ЗАДАНИЕ 1: За что, согласно отрывку о каторге, каторга презирает «барина»?

Каторга
Шрифт:
Разве можно не презирать всех этих "Иванов", "храпов", "жиганов", "асмодеев", "хамов", "поддувал", "крохоборов". Презирать и быть с ними за панибрата.
Потому что это "ваше общество"! Потому что рядом с ними вы спите на нарах, вместе едите, работаете, и с ними делите вашу жизнь!
Да, если бы даже только "быть за панибрата".
– Нет!
"Барина" каторга ненавидит.
"Барина" каторга презирает за его слабость, непривычку к физическому труду.
– Какой он рабочий в артели? Нам за него приходится работать.
Над барином каторга "измывается", потому
– Нет! Ты попал - так терпи! Нечего нежничать! Такой же теперь!
"Барину" каторга не доверяет:
– Продаст, чтобы в писаря выскочить!
"Барин!" - у каторги нет хуже, нет презрительнее клички.
И вот, когда я подумаю о положении интеллигенции в каторге, целый ряд призраков встает предо мной.
Прямо, призраков!
Вот несчастный бродяга Сокольский, бывший студент, о котором я уже говорил.
Больной, эпилептик, издерганный, измученный.

ПРЕДОСТАВЛЕННЫЕ ЗАПИСИ:
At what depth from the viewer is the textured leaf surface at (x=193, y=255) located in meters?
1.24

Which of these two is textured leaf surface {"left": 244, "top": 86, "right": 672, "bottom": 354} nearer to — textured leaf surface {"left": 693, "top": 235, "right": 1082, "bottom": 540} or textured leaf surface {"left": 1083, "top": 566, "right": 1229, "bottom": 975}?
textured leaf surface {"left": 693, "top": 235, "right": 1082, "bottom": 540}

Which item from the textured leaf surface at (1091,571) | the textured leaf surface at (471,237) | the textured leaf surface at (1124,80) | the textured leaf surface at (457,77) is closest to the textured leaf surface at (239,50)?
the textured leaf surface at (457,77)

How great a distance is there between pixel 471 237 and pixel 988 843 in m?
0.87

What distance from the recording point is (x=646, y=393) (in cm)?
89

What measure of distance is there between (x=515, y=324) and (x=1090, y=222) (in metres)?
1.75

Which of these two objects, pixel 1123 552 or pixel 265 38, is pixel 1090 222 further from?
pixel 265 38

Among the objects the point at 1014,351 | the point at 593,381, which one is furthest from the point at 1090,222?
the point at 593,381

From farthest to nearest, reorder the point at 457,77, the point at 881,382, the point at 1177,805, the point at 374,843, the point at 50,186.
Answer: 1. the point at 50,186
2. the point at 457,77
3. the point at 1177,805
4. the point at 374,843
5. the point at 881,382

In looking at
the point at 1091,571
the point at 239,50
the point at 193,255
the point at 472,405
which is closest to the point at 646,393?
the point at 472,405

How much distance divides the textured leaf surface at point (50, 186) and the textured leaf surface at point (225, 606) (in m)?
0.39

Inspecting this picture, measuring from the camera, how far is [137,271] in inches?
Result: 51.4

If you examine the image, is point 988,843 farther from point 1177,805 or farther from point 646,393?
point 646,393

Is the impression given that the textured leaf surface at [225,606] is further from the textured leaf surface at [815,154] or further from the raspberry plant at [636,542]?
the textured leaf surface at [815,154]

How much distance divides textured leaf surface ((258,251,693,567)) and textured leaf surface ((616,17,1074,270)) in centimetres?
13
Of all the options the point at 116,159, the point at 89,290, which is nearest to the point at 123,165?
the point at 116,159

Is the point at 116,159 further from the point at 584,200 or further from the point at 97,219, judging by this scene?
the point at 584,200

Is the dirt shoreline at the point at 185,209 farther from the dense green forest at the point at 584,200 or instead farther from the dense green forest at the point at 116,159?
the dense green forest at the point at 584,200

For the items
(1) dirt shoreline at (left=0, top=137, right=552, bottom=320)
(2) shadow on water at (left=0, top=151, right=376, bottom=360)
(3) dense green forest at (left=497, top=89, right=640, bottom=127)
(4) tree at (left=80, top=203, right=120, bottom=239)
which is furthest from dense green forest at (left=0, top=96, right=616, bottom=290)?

ЗАДАНИЕ 2: Перепишите строки записей, начиная со строки, содержащей "If you examine", и заканчивая последней строкой записей, в виде списка JSON из строк: по одному элементу на каждую строку, пустые строки пропустите.

ПРАВИЛЬНЫЙ ОТВЕТ 1: За его слабость и непривычку к физическому труду.

ПРАВИЛЬНЫЙ ОТВЕТ 2:
[
  "If you examine the image, is point 988,843 farther from point 1177,805 or farther from point 646,393?",
  "point 646,393",
  "Is the impression given that the textured leaf surface at [225,606] is further from the textured leaf surface at [815,154] or further from the raspberry plant at [636,542]?",
  "the textured leaf surface at [815,154]",
  "How much distance divides textured leaf surface ((258,251,693,567)) and textured leaf surface ((616,17,1074,270)) in centimetres?",
  "13",
  "Of all the options the point at 116,159, the point at 89,290, which is nearest to the point at 123,165?",
  "the point at 116,159",
  "Is the point at 116,159 further from the point at 584,200 or further from the point at 97,219, judging by this scene?",
  "the point at 584,200",
  "Is the dirt shoreline at the point at 185,209 farther from the dense green forest at the point at 584,200 or instead farther from the dense green forest at the point at 116,159?",
  "the dense green forest at the point at 584,200",
  "For the items",
  "(1) dirt shoreline at (left=0, top=137, right=552, bottom=320)",
  "(2) shadow on water at (left=0, top=151, right=376, bottom=360)",
  "(3) dense green forest at (left=497, top=89, right=640, bottom=127)",
  "(4) tree at (left=80, top=203, right=120, bottom=239)",
  "which is furthest from dense green forest at (left=0, top=96, right=616, bottom=290)?"
]